Cevik and her colleagues believe more needs to be done, including offering those in crowded homes the chance to self-isolate in separate accommodation, to curb the virus’ versprei.
“If someone has tested positive, [dan] at the time of testing, we could be asking them ‘do you have space to isolate? And do you get sick leave?'” sy sê.
“Hierdie [hulpbronne] need to come as a package — income relief, sick leave [en] accommodation is needed.”
Anna says she would “natuurlik” have stayed home if she had been given more support.
“I would have stayed home from the first day,” het sy aan CNN gesê. “I felt bad, maar … low-wage workers had no choice.”
“I don’t blame people who are desperate, en [make that choice to work],” says Yaseen Aslam, president of the ACDU, a union representing private hire and courier drivers in Britain.
“I know a driver who had to isolate four times in two months, How does that work?” Aslam told CNN.
“The problem is, drivers are making at the moment £35 or £50 daily,” he adds. “The £500 [betaling], yeah that’s good but the drivers are desperate.
“And when you’re in a desperate situation, you take risks. People are choosing between their life and just being out there.”
Uber, among other companies, has piloted a scheme to help protect drivers and passengers by installing partitions in 400 motors, as suggested by government guidelines. The pilot scheme was done in partnership with motoring assistance group, the AA, across Newcastle, Sunderland and Durham, in northern England. But outside the scheme, drivers must decide whether to pay to install the screens.
But one driver, who asked not to be named because he feared retribution from his employer, said he and his peers were not installing the screens as they simply could not afford to.
“This is a pandemic,” the man, who says he works as a driver in London, gesê. “It’s not going to last forever — why should I put that in if it’s not going to last forever?”
Aslam also works with the International Alliance of App-Based Transport Workers, an organization that brings together private hire drivers worldwide.
“I work with drivers in France, Amsterdam, San Francisco [and so on,]” hy het gesê. “We’re seeing these problems across the world. But no one is trying to help us.”
Early 2021 has been marked across Europe with an outburst of frustration against lockdowns, with protests being held across Austria, Hungary and the Netherlands. The Dutch demonstrations lasted for a few nights in late January and turned violent.
Anti-lockdown protesters have also taken to the streets in the UK, most notably in multiple demonstrations in November 2020. Dozens of people have been arrested during the marches, at which some protesters have shared conspiracy theories about Covid-19.
“If people feel vulnerable, then they will comply with lockdown rules,” Pamela Briggs, a professor of applied psychology at Northumbria University, aan CNN gesê. “For those who feel less vulnerable, then compliance becomes more of a matter of civic duty.
“If you’re going to make sacrifices then you have to believe they’ll be effective,” voeg sy by. “The problem comes when people can’t understand why they are being asked to do these things… if people feel the rules don’t make sense, they’re more likely to challenge them.”
Briggs believes that people need to believe their sacrifice in staying home is worth the personal cost.
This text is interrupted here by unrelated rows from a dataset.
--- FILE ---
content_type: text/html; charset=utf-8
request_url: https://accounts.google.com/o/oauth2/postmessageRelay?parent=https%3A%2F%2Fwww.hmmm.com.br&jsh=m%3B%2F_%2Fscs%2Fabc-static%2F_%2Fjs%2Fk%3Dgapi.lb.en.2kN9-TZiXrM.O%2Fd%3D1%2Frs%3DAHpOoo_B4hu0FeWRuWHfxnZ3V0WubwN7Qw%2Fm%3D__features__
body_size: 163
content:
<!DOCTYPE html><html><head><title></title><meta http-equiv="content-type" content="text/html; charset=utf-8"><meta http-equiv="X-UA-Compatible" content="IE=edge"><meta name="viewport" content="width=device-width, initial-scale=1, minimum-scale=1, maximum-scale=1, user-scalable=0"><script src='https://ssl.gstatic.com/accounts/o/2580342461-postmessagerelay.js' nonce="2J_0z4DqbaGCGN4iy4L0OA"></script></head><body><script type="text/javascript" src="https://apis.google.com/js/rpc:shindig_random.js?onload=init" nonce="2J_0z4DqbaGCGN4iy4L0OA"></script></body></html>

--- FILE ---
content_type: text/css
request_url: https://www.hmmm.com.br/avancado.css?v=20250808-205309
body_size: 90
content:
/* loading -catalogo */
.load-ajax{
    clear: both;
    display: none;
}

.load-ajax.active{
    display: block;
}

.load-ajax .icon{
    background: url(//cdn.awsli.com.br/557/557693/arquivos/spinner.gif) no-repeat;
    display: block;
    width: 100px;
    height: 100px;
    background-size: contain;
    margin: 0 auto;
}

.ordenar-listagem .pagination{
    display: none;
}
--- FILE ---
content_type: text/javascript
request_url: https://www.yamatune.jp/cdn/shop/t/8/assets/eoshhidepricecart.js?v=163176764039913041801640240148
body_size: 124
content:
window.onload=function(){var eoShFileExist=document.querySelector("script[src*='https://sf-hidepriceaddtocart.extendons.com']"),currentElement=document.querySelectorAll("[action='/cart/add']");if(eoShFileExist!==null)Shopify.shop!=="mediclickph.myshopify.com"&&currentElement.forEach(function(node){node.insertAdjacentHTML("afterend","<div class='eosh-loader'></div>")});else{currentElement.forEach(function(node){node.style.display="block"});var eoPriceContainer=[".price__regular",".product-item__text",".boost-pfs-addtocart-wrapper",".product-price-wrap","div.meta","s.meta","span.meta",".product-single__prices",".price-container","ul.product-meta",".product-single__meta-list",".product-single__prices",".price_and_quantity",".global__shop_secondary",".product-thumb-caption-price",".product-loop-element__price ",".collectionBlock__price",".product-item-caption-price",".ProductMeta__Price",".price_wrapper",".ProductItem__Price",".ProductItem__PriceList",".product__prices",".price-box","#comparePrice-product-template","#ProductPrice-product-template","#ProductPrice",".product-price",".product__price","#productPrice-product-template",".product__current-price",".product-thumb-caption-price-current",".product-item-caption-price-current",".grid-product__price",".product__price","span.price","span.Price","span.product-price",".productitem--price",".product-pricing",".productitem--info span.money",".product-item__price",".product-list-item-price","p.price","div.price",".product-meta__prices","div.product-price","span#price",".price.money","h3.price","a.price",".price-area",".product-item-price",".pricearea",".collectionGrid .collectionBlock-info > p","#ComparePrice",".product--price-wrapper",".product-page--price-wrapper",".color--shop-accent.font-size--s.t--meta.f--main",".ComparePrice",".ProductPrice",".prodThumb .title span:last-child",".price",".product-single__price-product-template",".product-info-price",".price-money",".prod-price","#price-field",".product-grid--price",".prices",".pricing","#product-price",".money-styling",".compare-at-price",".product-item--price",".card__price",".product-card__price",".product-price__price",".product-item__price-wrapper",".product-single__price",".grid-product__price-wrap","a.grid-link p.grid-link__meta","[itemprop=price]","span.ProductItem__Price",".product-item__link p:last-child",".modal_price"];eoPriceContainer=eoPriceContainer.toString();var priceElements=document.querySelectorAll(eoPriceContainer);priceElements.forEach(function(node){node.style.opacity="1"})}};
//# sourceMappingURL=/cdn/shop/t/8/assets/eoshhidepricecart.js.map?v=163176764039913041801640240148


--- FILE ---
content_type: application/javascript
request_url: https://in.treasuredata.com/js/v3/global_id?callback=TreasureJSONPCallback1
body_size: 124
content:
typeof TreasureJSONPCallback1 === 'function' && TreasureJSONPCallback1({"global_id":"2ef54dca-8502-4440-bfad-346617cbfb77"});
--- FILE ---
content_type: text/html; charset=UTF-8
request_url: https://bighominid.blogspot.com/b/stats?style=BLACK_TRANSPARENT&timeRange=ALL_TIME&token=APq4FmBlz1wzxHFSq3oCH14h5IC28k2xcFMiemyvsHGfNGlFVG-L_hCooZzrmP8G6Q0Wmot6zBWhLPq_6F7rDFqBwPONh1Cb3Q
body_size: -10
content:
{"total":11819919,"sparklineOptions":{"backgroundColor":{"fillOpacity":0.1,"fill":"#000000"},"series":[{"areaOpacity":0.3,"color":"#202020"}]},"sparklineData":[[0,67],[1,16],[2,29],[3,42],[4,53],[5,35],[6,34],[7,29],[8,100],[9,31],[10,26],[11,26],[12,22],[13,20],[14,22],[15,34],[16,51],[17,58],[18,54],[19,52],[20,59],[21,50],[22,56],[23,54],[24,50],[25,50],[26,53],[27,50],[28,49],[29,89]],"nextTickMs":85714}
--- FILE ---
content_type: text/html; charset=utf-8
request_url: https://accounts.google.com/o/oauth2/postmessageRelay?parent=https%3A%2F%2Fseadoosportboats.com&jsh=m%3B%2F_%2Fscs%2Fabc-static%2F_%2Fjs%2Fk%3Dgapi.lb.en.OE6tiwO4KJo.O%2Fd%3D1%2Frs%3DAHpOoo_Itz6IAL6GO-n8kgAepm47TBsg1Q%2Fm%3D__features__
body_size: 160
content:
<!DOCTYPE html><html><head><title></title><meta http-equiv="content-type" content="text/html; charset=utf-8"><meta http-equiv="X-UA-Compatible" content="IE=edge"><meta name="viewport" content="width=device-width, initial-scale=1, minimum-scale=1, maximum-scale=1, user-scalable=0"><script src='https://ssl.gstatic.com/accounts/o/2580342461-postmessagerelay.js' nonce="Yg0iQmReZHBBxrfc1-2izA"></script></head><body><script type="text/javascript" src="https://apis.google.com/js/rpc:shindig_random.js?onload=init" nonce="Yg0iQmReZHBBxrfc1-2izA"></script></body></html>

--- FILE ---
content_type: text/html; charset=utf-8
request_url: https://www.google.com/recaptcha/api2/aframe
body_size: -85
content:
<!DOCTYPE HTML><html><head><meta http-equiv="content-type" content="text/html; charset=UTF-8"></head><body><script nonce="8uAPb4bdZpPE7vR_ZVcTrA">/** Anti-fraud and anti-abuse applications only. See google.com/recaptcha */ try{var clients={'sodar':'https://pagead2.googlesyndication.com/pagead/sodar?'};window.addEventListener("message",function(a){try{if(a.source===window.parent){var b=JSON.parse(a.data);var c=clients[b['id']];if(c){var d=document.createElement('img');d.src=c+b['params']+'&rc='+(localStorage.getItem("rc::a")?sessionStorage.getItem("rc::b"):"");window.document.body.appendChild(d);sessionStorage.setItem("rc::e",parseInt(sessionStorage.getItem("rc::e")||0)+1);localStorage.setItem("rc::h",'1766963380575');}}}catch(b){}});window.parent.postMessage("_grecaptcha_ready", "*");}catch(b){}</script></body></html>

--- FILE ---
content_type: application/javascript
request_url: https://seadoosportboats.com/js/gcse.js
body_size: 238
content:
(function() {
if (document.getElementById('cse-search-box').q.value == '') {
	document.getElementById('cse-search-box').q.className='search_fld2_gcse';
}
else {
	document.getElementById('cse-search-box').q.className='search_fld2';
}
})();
The UK’s three lockdowns have, to various extents, helped to curb rising cases.
“We could make people feel that their sacrifices are genuinely having an effect,” Briggs said.
“There are ways to demonstrate the efficacy of lockdown and more should be done.”
One year into the Covid crisis, the UK government continues to use lockdowns as a last resort. Some good news awaits on the horizon — cases are beginning to drop and the country’s vaccine rollout has been widely praised. What officials now face is the challenge of helping people stay home, in the face of overwhelming mental and financial fatigue.